"I wonder all the time why no one's ever stepped up and become a real superhero," says overenthusiastic comic-book clerk Ellen Page midway through James Gunn's Super. The answer is that plenty of people have—regular-folk antecedents to Rainn Wilson's Crimson Bolt include (off the top of my head) Woody Harrelson in Defendor, that kid in Kick-Ass, much of the cast of Watchmen, and Portland's own caped crusader Zetaman—though the vigilante ancestor Gunn really wants to summon is Travis Bickle. Super plays like a geek-chic Taxi Driver, if Martin Scorsese couldn't decide whether the Schrader script was some kind of sick joke, and if he superimposed the killing of Sport with cartoon balloons reading "BANG!" and "POW!" Like Travis, Wilson's Frank is lonely, insomniac and paranoid, with a fixation on saving a woman from predators she may prefer to him. Unlike Travis, Frank wears a bright-red jumpsuit and a mask. "Other people stare at me, God, I can tell," he prays, weeping uncontrollably beside his bed. Of course they do: He's the only one here.
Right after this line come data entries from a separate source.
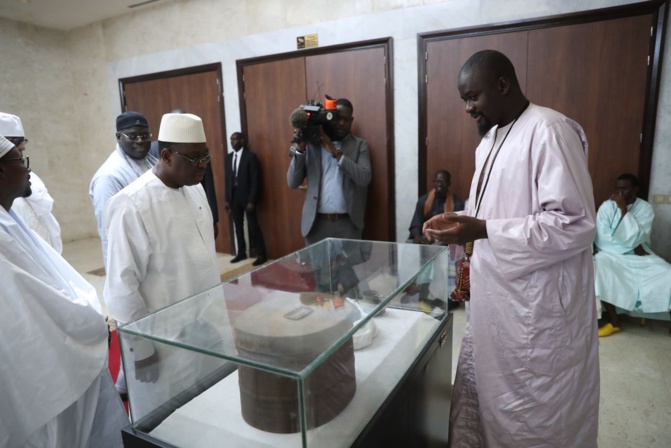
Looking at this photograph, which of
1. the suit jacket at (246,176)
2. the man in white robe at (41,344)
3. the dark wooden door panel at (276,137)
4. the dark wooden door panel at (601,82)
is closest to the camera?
the man in white robe at (41,344)

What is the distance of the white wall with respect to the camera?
3615mm

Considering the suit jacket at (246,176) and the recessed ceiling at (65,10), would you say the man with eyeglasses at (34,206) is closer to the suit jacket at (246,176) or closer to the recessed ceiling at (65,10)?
the suit jacket at (246,176)

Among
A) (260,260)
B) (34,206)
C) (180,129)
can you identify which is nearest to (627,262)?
(180,129)

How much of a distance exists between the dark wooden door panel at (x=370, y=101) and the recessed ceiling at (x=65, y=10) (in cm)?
248

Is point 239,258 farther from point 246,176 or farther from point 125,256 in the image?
point 125,256

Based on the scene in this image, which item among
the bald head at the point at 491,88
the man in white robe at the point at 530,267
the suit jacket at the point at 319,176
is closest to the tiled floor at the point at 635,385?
the man in white robe at the point at 530,267

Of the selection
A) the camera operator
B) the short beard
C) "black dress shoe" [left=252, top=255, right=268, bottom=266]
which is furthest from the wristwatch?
"black dress shoe" [left=252, top=255, right=268, bottom=266]

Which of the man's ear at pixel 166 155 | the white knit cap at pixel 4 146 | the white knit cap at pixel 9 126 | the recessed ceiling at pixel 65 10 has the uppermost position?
the recessed ceiling at pixel 65 10

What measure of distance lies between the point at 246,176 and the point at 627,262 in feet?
11.9

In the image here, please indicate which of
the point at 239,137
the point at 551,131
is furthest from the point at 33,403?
the point at 239,137

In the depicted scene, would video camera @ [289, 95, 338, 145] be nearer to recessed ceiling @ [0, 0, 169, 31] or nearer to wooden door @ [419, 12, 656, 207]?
wooden door @ [419, 12, 656, 207]

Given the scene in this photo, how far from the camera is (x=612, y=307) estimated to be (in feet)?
10.00

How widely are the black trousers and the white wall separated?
1.84 ft

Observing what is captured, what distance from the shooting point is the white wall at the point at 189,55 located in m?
3.62
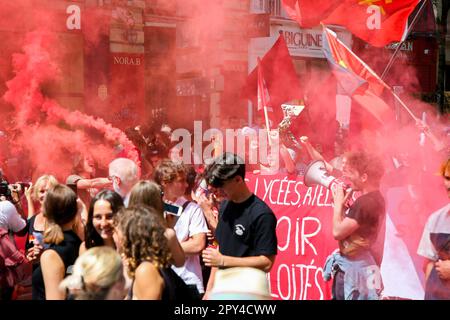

That scene of self-loathing prayer is truly distressed and affecting—probably the best work Wilson has ever done, including The Office. In between that and Super's climax, however, there's about an hour of patience-testing, smug and ugly filler, the kind of superior comedy that asks us to laugh at the Crimson Bolt driving around in a Buick beater and thwacking miscreants (a weed dealer, a pedophile, a guy who cuts in line at the movies) over the head with a giant wrench. Mourning the departure of his wife (Liv Tyler) into the arms of a vice peddler (a marvelously sleazy Kevin Bacon), he can't distinguish between crime and personal affront, a problem only exacerbated when he takes on Page as a sidekick. This terrifying imp, who dubs herself Boltie, commits vehicular homicide, then taunts her victims with the laugh of an overcaffeinated hyena. (She also initiates a costumed sex scene even creepier than the one in Watchmen.) Super expects us to find this stuff unsettling but funny—because these protagonists, while sociopaths, live in a small town and believe in Jesus and don't know anything about Batman and tee hee hee.
But in its final 15 minutes, Super makes a leap from violence into ultraviolence—and becomes harder to dismiss. As in 2006's overlooked Slither,
Gunn proves himself adroit with gore, and applies it liberally. We're
talking about the kind of staved-in heads and spilled innards most
associated with '70s exploitation reels; I really can't remember a
recent mainstream picture with such a queasy-making level of brutality.
At the same time, Gunn starts taking Frank's moral position—it's
something like George Costanza's old cry, "We're living in a
society!"—fairly seriously, at least as a perverse thought experiment.
It isn't enough to make me admire the movie, exactly, but it is evidence
that something is redeemed through bloodshed, anyway.
58 SEE IT: Super opens Friday at Cinema 21.